Transitioning from temporary to permanent remote/hybrid working arrangements: ASIC’s view

As a result, as part of its July 2022 Market Integrity Update, ASIC has encouraged market intermediaries to review their operational risk management framework under remote working arrangements. In conducting this review, ASIC expects all market intermediaries to ensure that “well-designed, ongoing systems and controls for managing operational risks are embedded and operating effectively.”

Further, ASIC has highlighted that in the year ahead, they will be reviewing market intermediaries’ supervisory arrangements and controls relating to remote working.

ASIC's focus areas

To supplement the new technology and operational resilience market integrity rules that will come into force on 10 March 2023, ASIC expects market intermediaries to consider the following:

• How do you maintain effective controls and supervision over staff / third-party service providers who are working remotely? What enhancements mitigate additional remote working risks?
• When implementing or changing remote working arrangements, did you follow robust change management and governance processes?
• How do you formalise, and regularly review, policies and procedures relating to remote working and expected staff behaviour?
• Do you, and how do you, regularly assess the effectiveness of existing controls and supervision under remote working arrangements within established risk frameworks and risk appetite?
• How do you train your employees to ensure they understand additional requirements and expectations when working remotely?
• Have you reviewed your BCP plans to ensure they remain effective, considering a transition from temporary to more permanent remote working and hybrid arrangements? Do these reviews incorporate extreme but plausible scenarios?

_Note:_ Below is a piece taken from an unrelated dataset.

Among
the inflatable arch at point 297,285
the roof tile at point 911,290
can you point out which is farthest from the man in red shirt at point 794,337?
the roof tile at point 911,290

What we are seeing globally

The UK Financial Conduct Authority 

The UK FCA has set clear expectations for regulated firms so that they can continue to meet their regulatory responsibilities and demonstrate compliance. The FCA has been evaluating, and will continue to evaluate, remote and hybrid working arrangements, much like ASIC has indicated this will be their focus this year.

Interestingly, FCA-regulated firms must be able to evidence a plan in place before any temporary arrangements are made permanent. Evidence includes: 

• adequate governance and oversight by senior managers, committees and boards;
• well-established and appropriate policies and procedures; 
• processes to ensure that control functions can be carried out without impact; and
• rules, regulations, and obligations that can continue to be adhered to effectively (eg call recording, trade and comms surveillance, and record keeping).

WhatsApp communications 

Several banks are currently the subject of US SEC and CFTC investigations involving record-keeping of communications through private platforms, such as WhatsApp. JP Morgan has already been issued a US$200m fine for inadequate record-keeping of employee communications. These fines and ongoing investigations by federal regulators involve non-compliance with record-keeping obligations in connection with business-related communications sent over unapproved electronic messaging channels, or channels and devices that cannot easily be recorded and supervised (eg personal mobile phones). 

Key takeaways 

Remote working and hybrid arrangements exacerbate the challenges that firms face when supervising staff working remotely. This is an area that requires immediate attention by senior management, boards, and any employee acting in a supervisory role.

Financial services firms in Australia must ensure that any move to more permanent remote working and hybrid arrangements meets ASIC's expectations. Regulated market intermediaries must consider whether they can evidence appropriate planning for remote working arrangements, and can demonstrate to ASIC that these arrangements do not compromise market integrity, or cause detriment to customers.